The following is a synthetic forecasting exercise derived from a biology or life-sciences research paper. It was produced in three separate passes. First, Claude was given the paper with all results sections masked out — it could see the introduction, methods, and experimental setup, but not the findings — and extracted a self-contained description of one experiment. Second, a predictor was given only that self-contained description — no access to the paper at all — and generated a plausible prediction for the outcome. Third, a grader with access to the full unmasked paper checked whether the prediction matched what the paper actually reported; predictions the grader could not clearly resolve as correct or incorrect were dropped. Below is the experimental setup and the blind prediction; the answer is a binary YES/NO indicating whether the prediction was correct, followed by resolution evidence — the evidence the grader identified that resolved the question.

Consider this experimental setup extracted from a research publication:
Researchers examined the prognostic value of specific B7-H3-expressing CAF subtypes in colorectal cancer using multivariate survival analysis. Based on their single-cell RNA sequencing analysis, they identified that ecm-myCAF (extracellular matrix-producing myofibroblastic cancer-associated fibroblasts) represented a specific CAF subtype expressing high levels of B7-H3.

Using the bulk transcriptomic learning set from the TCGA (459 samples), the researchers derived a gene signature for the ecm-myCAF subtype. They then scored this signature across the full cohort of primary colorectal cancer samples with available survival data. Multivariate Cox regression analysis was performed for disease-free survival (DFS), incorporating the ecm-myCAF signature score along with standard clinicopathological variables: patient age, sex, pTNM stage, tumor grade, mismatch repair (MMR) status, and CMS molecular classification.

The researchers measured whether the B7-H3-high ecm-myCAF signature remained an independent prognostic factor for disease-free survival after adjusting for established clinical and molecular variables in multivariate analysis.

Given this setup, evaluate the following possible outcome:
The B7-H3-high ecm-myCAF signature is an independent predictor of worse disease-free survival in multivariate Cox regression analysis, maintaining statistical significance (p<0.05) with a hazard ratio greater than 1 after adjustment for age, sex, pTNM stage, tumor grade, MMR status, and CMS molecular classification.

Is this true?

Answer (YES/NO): YES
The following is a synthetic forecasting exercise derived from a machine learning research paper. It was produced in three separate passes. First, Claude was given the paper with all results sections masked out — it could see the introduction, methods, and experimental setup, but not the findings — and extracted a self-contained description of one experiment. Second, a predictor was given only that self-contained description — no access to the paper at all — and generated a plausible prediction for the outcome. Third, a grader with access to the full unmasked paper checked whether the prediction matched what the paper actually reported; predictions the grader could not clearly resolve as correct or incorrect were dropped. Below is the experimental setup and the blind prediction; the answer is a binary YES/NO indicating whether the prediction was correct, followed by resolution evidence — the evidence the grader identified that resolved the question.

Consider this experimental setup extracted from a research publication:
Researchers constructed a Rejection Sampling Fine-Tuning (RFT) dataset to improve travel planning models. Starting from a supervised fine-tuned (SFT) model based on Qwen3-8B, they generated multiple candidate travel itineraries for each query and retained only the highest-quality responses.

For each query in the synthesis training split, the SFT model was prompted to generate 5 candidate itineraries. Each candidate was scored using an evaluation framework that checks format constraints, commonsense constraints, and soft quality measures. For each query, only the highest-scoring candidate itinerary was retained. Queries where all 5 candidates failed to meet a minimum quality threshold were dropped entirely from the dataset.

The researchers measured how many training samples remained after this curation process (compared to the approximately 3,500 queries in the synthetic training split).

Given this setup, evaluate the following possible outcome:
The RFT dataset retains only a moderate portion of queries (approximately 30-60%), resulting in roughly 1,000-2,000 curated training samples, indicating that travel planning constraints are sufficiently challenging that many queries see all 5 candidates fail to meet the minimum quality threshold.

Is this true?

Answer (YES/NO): NO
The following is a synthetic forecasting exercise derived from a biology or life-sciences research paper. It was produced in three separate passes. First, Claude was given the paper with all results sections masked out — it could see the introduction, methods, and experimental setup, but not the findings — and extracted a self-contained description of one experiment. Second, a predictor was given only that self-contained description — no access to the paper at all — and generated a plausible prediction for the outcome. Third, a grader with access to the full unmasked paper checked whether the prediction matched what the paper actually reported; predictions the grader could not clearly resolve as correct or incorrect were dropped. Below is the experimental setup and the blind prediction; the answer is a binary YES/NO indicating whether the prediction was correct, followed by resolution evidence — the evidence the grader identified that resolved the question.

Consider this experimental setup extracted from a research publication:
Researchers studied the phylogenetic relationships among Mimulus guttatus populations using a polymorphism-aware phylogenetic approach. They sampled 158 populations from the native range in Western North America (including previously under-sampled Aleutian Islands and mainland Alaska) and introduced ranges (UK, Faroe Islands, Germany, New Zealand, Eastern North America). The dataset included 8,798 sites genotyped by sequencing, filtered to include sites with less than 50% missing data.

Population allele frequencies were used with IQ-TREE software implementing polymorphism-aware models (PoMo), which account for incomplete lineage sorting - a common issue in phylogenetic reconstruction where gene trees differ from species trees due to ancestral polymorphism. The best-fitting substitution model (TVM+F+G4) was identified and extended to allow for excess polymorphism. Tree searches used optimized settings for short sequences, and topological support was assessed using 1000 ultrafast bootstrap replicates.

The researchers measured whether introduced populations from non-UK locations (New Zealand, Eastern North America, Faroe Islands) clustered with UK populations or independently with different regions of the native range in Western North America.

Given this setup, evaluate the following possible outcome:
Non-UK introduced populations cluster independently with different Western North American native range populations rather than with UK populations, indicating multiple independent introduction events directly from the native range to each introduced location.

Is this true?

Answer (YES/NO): NO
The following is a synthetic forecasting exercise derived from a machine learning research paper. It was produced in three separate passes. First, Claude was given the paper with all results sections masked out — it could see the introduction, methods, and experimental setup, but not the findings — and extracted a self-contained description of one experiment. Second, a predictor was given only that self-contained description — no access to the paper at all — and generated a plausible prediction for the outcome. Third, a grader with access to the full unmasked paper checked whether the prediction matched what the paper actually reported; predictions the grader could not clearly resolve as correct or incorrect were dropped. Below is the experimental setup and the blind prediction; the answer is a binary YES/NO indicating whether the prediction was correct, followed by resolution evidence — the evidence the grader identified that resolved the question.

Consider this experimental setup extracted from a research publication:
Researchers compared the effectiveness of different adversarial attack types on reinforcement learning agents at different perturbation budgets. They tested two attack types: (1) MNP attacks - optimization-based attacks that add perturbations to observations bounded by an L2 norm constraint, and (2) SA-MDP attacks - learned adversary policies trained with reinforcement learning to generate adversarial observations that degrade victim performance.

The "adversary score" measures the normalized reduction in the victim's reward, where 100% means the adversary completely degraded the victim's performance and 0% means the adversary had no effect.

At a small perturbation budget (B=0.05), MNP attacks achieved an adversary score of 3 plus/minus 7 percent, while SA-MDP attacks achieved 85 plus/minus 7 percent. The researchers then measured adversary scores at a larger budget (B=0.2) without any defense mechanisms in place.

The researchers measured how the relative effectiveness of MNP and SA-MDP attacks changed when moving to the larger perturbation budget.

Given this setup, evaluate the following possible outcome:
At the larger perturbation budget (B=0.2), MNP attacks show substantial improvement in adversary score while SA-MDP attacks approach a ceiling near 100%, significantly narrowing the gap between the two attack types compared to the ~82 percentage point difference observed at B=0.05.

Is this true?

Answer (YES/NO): NO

——

Exercise goal:
Produce only the lines from the line containing "The researchers measured whether the" through the line containing "Answer (YES/NO): YES", inclusive of both, exactly as they stand in the entries above.

Result:
The researchers measured whether the B7-H3-high ecm-myCAF signature remained an independent prognostic factor for disease-free survival after adjusting for established clinical and molecular variables in multivariate analysis.

Given this setup, evaluate the following possible outcome:
The B7-H3-high ecm-myCAF signature is an independent predictor of worse disease-free survival in multivariate Cox regression analysis, maintaining statistical significance (p<0.05) with a hazard ratio greater than 1 after adjustment for age, sex, pTNM stage, tumor grade, MMR status, and CMS molecular classification.

Is this true?

Answer (YES/NO): YES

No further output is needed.